Why Markets Are at All-Time Highs After EU Deal

“Less bad than thought” is the accepted mantra for tariff trade deals. On the weekend, the U.S. announced a 15% tariff on the European Union. Additionally, the EU would spend $750 billion on US liquefied natural gas.
The agreement improves U.S. LNG investments. Companies like Cheniere (LNG), MPLX LP (MPLX), Enterprise Products (EPD), and Energy Transfer (ET) are compelling investments for the income investor.

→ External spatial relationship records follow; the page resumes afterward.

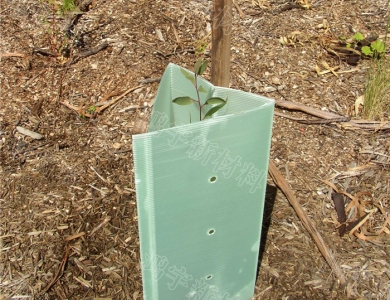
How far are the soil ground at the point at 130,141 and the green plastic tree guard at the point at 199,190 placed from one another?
47 centimetres

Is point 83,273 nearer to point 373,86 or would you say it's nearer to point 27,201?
point 27,201

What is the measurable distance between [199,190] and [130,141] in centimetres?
131

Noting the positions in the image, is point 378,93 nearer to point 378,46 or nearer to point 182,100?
Result: point 378,46

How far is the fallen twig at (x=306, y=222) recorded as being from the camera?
218 centimetres

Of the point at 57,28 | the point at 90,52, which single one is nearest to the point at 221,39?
the point at 90,52

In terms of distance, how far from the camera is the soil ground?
2176mm

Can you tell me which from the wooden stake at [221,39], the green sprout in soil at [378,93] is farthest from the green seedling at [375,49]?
the wooden stake at [221,39]

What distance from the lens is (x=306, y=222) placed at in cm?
232

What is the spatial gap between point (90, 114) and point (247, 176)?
5.22 feet

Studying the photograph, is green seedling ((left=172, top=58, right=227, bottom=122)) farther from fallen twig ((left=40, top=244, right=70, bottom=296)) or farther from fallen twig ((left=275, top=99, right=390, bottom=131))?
fallen twig ((left=275, top=99, right=390, bottom=131))

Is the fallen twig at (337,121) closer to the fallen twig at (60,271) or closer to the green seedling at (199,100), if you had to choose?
the green seedling at (199,100)

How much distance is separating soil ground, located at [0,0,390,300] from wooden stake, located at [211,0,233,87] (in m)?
0.84

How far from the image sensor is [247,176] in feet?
5.07

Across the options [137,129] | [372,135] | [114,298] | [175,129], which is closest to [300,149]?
[372,135]
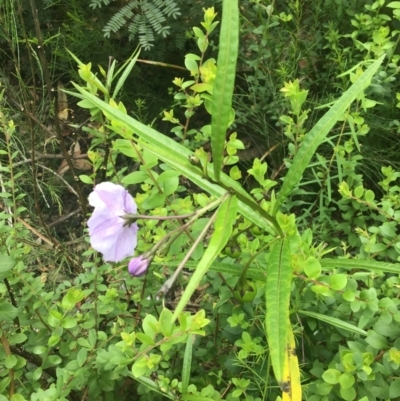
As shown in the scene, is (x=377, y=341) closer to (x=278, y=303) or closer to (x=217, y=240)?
(x=278, y=303)

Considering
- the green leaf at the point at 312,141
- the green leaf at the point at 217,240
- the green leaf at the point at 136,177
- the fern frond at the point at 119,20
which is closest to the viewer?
the green leaf at the point at 217,240

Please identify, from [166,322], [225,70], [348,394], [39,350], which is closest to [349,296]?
[348,394]

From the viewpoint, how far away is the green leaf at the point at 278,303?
1.80 ft

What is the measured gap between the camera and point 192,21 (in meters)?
1.74

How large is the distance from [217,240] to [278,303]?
12 cm

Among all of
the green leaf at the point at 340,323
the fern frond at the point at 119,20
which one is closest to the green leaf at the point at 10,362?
the green leaf at the point at 340,323

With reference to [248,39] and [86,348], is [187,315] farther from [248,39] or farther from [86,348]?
[248,39]

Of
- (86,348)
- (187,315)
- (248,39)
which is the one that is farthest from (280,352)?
(248,39)

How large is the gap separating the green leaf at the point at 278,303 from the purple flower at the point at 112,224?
7.4 inches

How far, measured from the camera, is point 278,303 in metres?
0.58

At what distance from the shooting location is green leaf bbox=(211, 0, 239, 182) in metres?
0.50

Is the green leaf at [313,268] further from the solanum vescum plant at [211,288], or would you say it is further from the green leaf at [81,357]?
the green leaf at [81,357]

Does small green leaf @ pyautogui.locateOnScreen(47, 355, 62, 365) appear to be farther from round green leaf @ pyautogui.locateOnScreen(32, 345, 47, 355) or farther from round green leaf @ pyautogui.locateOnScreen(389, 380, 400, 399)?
round green leaf @ pyautogui.locateOnScreen(389, 380, 400, 399)

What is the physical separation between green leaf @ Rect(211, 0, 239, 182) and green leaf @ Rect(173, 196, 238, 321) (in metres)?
0.07
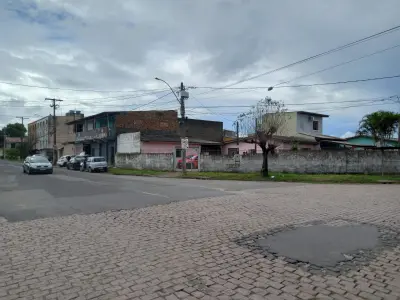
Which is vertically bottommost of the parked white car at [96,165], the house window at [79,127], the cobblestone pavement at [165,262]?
the cobblestone pavement at [165,262]

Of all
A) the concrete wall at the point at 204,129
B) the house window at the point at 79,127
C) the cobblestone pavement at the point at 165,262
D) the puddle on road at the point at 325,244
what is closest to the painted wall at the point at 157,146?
the concrete wall at the point at 204,129

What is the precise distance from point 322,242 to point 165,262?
2.99 m

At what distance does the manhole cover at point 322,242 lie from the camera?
17.6 ft

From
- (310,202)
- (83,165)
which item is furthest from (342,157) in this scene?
(83,165)

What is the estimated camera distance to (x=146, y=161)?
35.8m

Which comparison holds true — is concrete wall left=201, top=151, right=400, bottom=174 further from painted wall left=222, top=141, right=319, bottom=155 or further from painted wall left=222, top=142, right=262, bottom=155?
painted wall left=222, top=142, right=262, bottom=155

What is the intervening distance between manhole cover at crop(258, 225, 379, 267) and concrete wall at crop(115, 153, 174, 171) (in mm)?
26306

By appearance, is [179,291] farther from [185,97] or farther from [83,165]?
[83,165]

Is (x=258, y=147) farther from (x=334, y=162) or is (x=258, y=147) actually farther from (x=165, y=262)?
(x=165, y=262)

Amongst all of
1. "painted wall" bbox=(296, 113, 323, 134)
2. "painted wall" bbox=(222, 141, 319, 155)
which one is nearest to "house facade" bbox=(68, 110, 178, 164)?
"painted wall" bbox=(222, 141, 319, 155)

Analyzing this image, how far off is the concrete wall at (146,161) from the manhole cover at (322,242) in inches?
1036

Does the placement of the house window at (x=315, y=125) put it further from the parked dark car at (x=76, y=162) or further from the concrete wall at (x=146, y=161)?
the parked dark car at (x=76, y=162)

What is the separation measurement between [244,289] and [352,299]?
1.25 metres

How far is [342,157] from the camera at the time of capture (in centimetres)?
2630
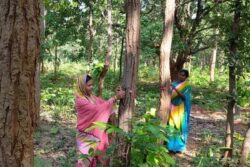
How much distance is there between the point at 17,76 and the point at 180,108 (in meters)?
5.97

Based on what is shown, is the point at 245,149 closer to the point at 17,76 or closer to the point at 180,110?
the point at 180,110

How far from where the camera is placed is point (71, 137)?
29.7ft

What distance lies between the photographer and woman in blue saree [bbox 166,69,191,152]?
7719 millimetres

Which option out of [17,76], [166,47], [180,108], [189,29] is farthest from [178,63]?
[17,76]

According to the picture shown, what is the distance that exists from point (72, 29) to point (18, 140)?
59.6 ft

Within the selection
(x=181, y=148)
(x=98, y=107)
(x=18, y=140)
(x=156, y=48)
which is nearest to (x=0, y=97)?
(x=18, y=140)

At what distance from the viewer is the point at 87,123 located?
4996 mm

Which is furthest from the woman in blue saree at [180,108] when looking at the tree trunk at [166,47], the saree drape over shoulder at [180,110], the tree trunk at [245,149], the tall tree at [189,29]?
the tall tree at [189,29]

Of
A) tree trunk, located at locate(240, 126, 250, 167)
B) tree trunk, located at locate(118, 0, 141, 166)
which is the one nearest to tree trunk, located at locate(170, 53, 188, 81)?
tree trunk, located at locate(240, 126, 250, 167)

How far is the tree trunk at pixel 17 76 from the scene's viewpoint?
221 cm

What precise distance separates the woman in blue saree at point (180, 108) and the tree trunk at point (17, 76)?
18.2 ft

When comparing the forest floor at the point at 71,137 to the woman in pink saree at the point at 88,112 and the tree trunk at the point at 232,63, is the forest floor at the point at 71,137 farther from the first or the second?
the tree trunk at the point at 232,63

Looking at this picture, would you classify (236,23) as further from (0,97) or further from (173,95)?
(0,97)

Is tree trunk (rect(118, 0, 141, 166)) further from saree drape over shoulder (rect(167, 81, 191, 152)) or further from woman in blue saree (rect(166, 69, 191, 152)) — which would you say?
saree drape over shoulder (rect(167, 81, 191, 152))
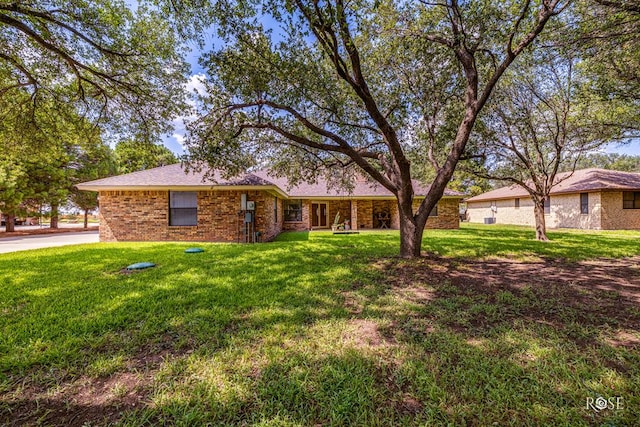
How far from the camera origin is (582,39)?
238 inches

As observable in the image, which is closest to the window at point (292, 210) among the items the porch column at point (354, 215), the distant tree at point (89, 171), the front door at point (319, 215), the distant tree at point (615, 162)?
the front door at point (319, 215)

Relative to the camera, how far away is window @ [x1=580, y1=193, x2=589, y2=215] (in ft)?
56.7

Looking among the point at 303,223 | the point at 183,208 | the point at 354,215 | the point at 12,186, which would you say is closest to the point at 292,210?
the point at 303,223

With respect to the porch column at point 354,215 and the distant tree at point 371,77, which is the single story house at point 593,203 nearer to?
the porch column at point 354,215

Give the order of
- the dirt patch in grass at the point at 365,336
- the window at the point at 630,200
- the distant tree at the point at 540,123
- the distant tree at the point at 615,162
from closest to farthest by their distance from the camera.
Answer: the dirt patch in grass at the point at 365,336 → the distant tree at the point at 540,123 → the window at the point at 630,200 → the distant tree at the point at 615,162

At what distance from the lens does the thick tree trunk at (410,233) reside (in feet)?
22.6

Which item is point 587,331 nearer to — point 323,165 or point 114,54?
point 323,165

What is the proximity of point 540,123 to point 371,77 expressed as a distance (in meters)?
8.10

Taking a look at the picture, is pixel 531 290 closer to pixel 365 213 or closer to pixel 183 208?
Result: pixel 183 208

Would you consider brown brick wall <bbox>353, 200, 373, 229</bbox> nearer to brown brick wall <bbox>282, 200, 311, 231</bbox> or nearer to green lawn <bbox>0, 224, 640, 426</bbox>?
brown brick wall <bbox>282, 200, 311, 231</bbox>

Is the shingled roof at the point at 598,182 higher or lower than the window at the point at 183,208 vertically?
higher

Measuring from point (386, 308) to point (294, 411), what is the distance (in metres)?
2.18

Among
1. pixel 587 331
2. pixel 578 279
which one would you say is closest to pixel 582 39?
pixel 578 279

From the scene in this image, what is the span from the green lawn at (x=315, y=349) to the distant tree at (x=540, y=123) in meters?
7.00
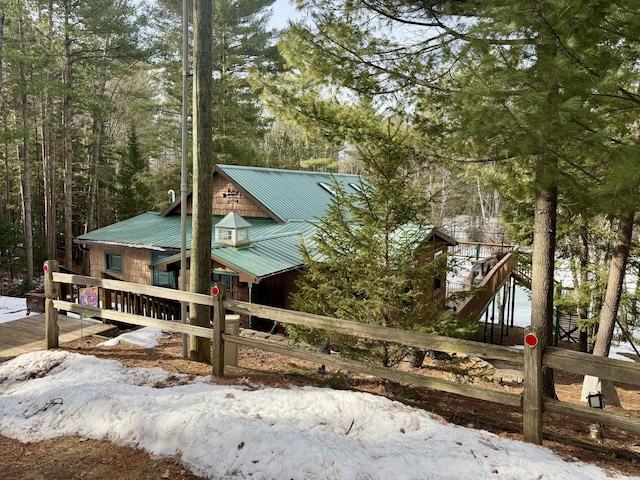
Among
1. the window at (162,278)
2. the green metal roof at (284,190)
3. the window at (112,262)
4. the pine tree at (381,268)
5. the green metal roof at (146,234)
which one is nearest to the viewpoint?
the pine tree at (381,268)

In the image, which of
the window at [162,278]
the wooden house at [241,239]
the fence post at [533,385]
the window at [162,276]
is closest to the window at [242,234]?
the wooden house at [241,239]

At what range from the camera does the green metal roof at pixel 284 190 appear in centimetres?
1692

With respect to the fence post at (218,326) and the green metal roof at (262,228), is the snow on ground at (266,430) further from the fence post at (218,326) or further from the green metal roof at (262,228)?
the green metal roof at (262,228)

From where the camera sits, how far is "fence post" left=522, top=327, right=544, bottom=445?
3.68 m

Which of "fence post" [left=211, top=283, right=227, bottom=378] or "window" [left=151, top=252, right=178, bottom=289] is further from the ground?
"fence post" [left=211, top=283, right=227, bottom=378]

Markets reacted tepidly at first to the deal. In the last moment, however, buyers aggressively bid on the Dow Jones, Nasdaq (QQQ), and S&P 500 (IVV). That reversed a down day into an all-time high for the S&P 500.
Stock markets are less fearful that a tariff rate ending up at 15% to 20% among U.S. trade partners is manageable. Corporate profits will fall, yet a rising price-to-earnings ratio is acceptable. When speculations like Opendoor (OPEN), Sharplink Gaming (SBET), Krispy Kreme (DNUT), and Kohl’s (KSS) are short-lived, double-digit percentage gains, P/E risks are not a factor.
For now, markets are not pricing in tariffs, which act like tax hikes on purchasers importing foreign goods. They did not show up in U.S. inflation reports. The falling U.S. dollar (DXY) is one of the few asset types reacting to tariffs. That should help foreign exporters. It decreases the cost of their product.